Perspicaz como soy, he descubierto que se llama Semana Santa porque empieza en lunes y termina en domingo. Quiero decir que la Pasión y la Resurrección forman una unidad… y que en Lunes Santo también pasaron cosas. Pasó, por ejemplo, lo que ya hemos comentado: la conspiración en Casa de Anás, con Caifás alegando razón de Estado. Esto, según la tradición porque como en aquellos tiempos aún no existían periodistas, la gente se preocupaba más por la verdad de los hechos que por el rigor de los datos. En este caso la verdad consiste en que hubo conspiración exitosa y canalla, de sacerdotes, escribas, saduceos y fariseos contra Cristo. Si la conspiración se fraguó el lunes o el martes, o ambos días a la vez, es una cuestión que apunta al rigor del relato pero importa una higa al significado de los acontecimientos.

También pasó que ya estaba en la Fortaleza Antonia el procurador de Roma, un tal Poncio Pilato, rodeada de legionarios romanos prestos a sofocar cualquier rebelión de los judíos, muy capaces de aprovechar la fiesta de Pascua, la más importante del calendario hebreo, para incordiar un poquito.

Las tropas romanas vigilaban a aquella turbamulta apestosa de judíos que caminaban hacia el templo de Jerusalén rodeados de ovejas, entonando salmos, a lo mejor con aquella tonadilla llamada ‘ciervas de la aurora’.
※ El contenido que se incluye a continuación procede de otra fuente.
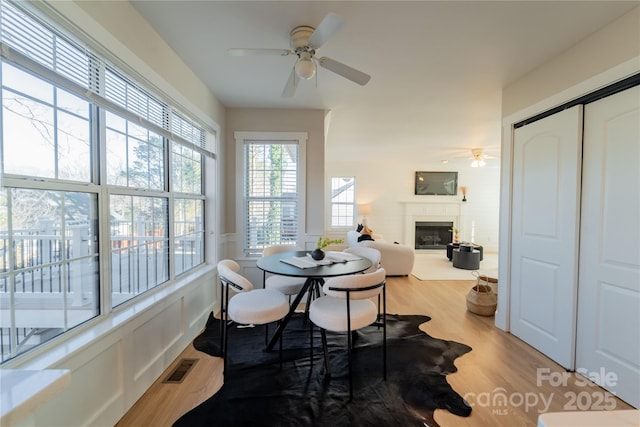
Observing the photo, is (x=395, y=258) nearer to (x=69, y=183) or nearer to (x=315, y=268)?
(x=315, y=268)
Entramos en la escena: tras su resonante triunfo del Domingo de Ramos y las consiguientes derrotas dialécticas de fariseos -los más retorcidos- saduceos y escribas y sacerdotes, las autoridades, tanto judías, como romano-herodianas, sospechaban que aquella Pascua era Jesús el Nazareno, un agitador, quien la iba a armar gorda. Y sobre todo, las autoridades religiosas judías le consideraban exactamente como lo que era: un peligro para su posición como guías morales del pueblo. Aquel hombre hablaba de Dios en serio.

Sin embargo, este Lunes Santo, en lo que más reparan los evangelios es en el curioso “milagro de castigo”, que el Señor practica en aquella higuera que no daba higos (¿higos en primavera?, se pregunta el genial Daniel-Rops) y a la que condena a la infructuosidad para siempre. Quería dejar claro que no estamos en la vida de paso y que el hombre tiene que dar fruto o perecerá. Quería establecer el objetivo vital que, a lo largo de los siglos, asumirían los místicos de cualquier tiempo: “Que no haya nada en mí que te desagrade, Señor”.
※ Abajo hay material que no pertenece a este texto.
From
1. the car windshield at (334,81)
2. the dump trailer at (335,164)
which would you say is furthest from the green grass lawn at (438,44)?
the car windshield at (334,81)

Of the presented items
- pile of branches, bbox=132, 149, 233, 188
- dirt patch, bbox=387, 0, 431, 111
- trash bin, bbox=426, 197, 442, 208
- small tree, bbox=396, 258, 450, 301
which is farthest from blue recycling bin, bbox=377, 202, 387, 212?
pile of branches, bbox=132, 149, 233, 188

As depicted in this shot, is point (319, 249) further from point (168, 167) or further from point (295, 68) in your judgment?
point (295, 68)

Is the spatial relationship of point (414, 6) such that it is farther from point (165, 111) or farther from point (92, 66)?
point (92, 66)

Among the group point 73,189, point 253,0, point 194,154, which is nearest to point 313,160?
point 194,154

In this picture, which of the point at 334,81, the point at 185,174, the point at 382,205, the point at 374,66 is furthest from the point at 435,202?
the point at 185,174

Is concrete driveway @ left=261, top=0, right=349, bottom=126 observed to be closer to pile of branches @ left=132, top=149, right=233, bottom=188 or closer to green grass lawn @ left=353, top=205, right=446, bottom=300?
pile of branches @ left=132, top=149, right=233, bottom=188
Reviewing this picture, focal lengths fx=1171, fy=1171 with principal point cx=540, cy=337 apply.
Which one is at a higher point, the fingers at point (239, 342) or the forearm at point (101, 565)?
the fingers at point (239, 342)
El secreto de la vida es que el hombre no hace nada: todo lo hace Dios… si le dejamos

El Lunes Santo es también el día de las profundas cuestiones hipócritas. Nunca mejor dicho, porque se las formularon los fariseos para tenderle una celada. Ejemplo: ¿Con que poder haces estas cosas?
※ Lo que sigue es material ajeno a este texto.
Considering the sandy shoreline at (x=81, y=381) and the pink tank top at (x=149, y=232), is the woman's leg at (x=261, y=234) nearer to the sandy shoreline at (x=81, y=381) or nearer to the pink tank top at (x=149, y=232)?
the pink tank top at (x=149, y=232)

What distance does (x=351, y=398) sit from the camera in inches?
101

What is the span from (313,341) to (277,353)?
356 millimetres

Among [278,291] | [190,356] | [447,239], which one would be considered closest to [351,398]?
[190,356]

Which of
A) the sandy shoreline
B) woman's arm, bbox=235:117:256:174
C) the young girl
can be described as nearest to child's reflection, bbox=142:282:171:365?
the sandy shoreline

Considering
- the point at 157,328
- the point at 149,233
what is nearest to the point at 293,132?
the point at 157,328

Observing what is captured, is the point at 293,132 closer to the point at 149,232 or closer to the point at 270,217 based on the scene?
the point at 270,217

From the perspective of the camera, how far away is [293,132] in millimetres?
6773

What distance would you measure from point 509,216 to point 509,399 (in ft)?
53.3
Y Jesús, como un estadista ante una pandilla de demagogos, cansado ya de preguntas capciosas, responde con retranca, una de las notas distintivas de Cristo, faceta omnipresente en el Evangelio pero muy poco reseñada: Yo también os voy a hacer una pregunta: ¿el bautismo de Juan era de Dios o de los hombres? El cazador cazado responde que no sabe, y Cristo concluye: “Entonces yo tampoco os digo con qué poder hago esta cosas”. Fuese y no hubo nada.

En cualquier caso, la Semana Santa empieza con una ristra de debates puestos en fila de donde extraemos la conclusión de que el Señor Dios prefiere al golfo capaz de arrepentirse que al hipócrita que asegura someterse a la voluntad divina mientras permanece en su demoniaca rebeldía. Dios es el padre que prefiere al hijo que le dice que no va a trabajar al campo pero luego va, que a su hermano, que asiente a la voluntad del Padre y luego no cumple su palabra. No voy decir que a Dios le gusten los golfos porque podría malinterpretarse… pero he estado a punto de decirlo.

Y esto porque el secreto de la vida humana es que el hombre no hace nada. Todo lo hace Dios… si le dejamos hacerlo.

La historia de la humanidad trascurre entre Pedro y Judas. El pecador capaz de arrepentirse y el cumplidor persistente… y ligeramente hipócrita. Un devenir que transcurre entre la humildad y la soberbia.